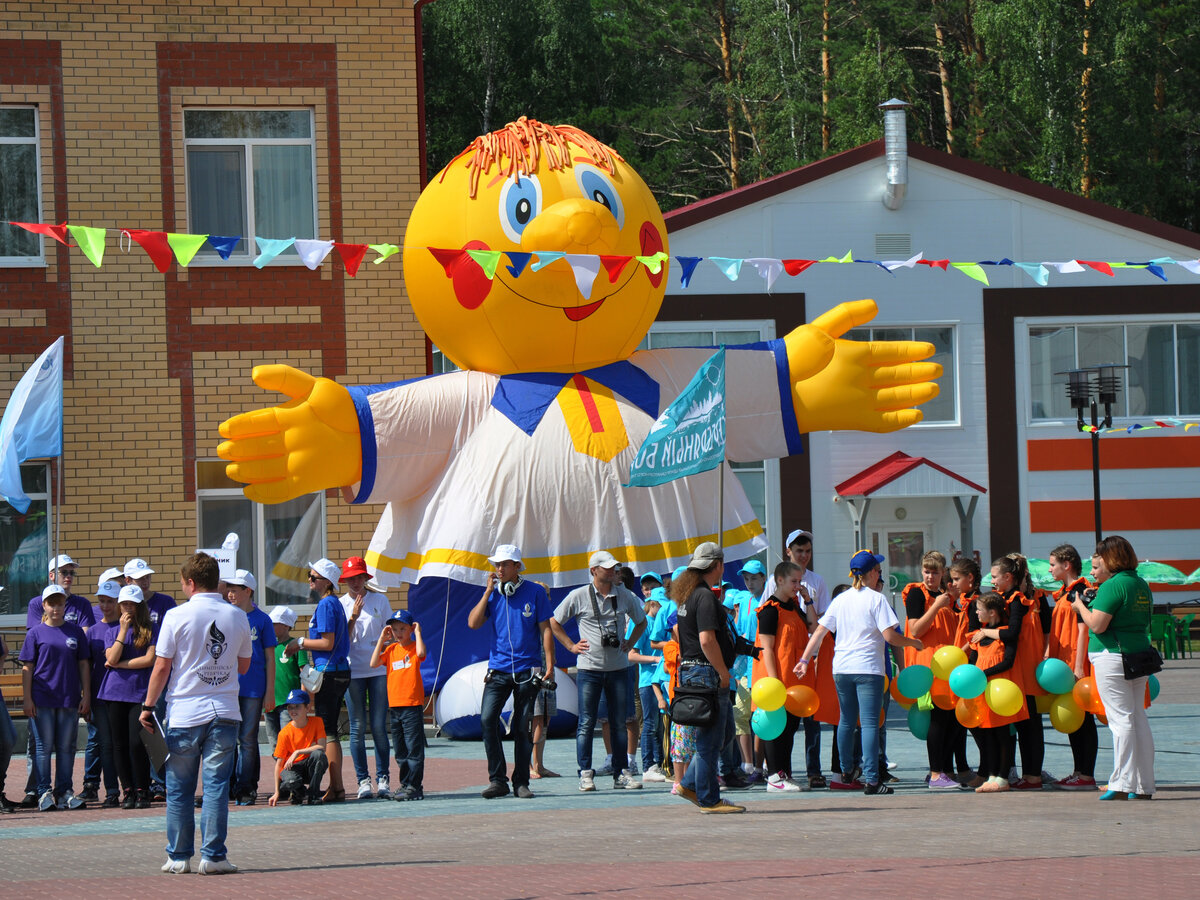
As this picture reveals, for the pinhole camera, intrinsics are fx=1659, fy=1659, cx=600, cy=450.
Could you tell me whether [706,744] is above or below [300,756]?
above

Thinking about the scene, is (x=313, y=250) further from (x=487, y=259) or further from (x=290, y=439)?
(x=290, y=439)

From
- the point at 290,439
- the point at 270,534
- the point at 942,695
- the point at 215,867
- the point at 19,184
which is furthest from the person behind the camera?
the point at 270,534

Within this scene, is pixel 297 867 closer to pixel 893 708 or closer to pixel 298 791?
pixel 298 791

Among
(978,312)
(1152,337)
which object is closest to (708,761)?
(978,312)

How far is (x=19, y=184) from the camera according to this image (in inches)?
667

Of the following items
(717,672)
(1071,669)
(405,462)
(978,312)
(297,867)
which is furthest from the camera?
(978,312)

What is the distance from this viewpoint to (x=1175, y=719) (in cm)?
1565

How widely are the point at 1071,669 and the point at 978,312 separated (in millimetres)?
14717

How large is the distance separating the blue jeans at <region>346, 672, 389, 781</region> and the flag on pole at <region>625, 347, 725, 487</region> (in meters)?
2.33

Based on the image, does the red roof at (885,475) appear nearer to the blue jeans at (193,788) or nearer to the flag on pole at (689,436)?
the flag on pole at (689,436)

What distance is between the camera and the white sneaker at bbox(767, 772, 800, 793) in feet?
36.8

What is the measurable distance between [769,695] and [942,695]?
4.14 feet

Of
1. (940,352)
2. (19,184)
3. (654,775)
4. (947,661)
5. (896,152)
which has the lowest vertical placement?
(654,775)

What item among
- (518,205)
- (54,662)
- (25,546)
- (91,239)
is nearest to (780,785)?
(54,662)
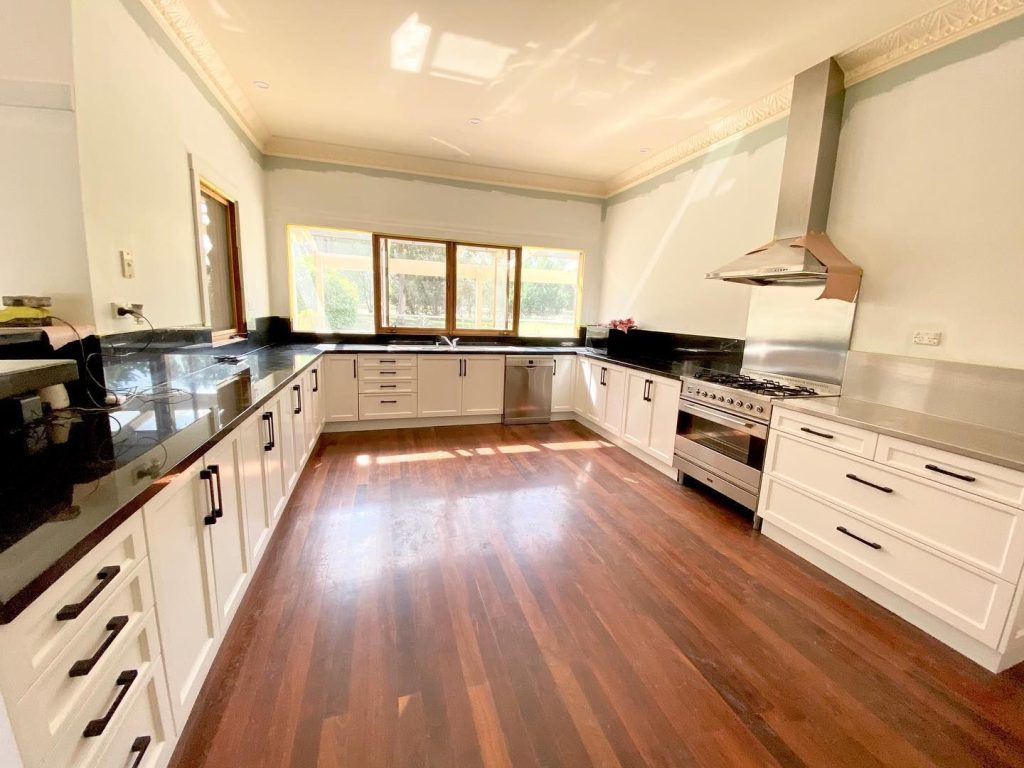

****************************************

■ **STATED TASK**: Give every line of the records above as a JSON list of strings, one string per line, with blank lines and the pictures left out.

■ **EXERCISE RESULT**:
[
  "As this picture reveals, for the pinhole camera, intrinsics are fx=1659, fy=1659, cx=600, cy=450.",
  "Could you tell me whether [706,744] is above or below [300,756]?",
  "above",
  "Thinking about the scene, is (x=313, y=250) further from (x=487, y=259) or further from (x=290, y=439)?",
  "(x=290, y=439)",
  "From",
  "- the point at 290,439",
  "- the point at 270,534",
  "- the point at 942,695",
  "- the point at 215,867",
  "- the point at 19,184",
  "which is furthest from the person behind the camera?",
  "the point at 270,534",
  "Within this scene, is pixel 297 867 closer to pixel 893 708 or closer to pixel 298 791?",
  "pixel 298 791",
  "Among",
  "(978,312)",
  "(1152,337)",
  "which object is closest to (708,761)?",
  "(978,312)",
  "How far is (x=19, y=184) from the camera according to this image (in inches)?",
  "667",
  "Of the following items",
  "(717,672)",
  "(1071,669)",
  "(405,462)",
  "(978,312)",
  "(297,867)",
  "which is furthest from the camera?",
  "(978,312)",
  "What is the distance from this viewpoint to (x=1175, y=719) (in cm)?",
  "1565",
  "How widely are the point at 1071,669 and the point at 978,312 separated (in millimetres)?",
  "14717",
  "How large is the distance separating the blue jeans at <region>346, 672, 389, 781</region> and the flag on pole at <region>625, 347, 725, 487</region> (in meters)?",
  "2.33",
  "Based on the image, does the red roof at (885,475) appear nearer to the blue jeans at (193,788) or nearer to the flag on pole at (689,436)?",
  "the flag on pole at (689,436)",
  "What distance is between the camera and the white sneaker at bbox(767, 772, 800, 793) in feet?",
  "36.8",
  "What is the measurable distance between [769,695] and [942,695]?",
  "4.14 feet",
  "Of",
  "1. (940,352)",
  "2. (19,184)",
  "3. (654,775)",
  "4. (947,661)",
  "5. (896,152)",
  "which has the lowest vertical placement?",
  "(654,775)",
  "What item among",
  "- (518,205)",
  "- (54,662)",
  "- (25,546)",
  "- (91,239)",
  "is nearest to (780,785)?",
  "(54,662)"
]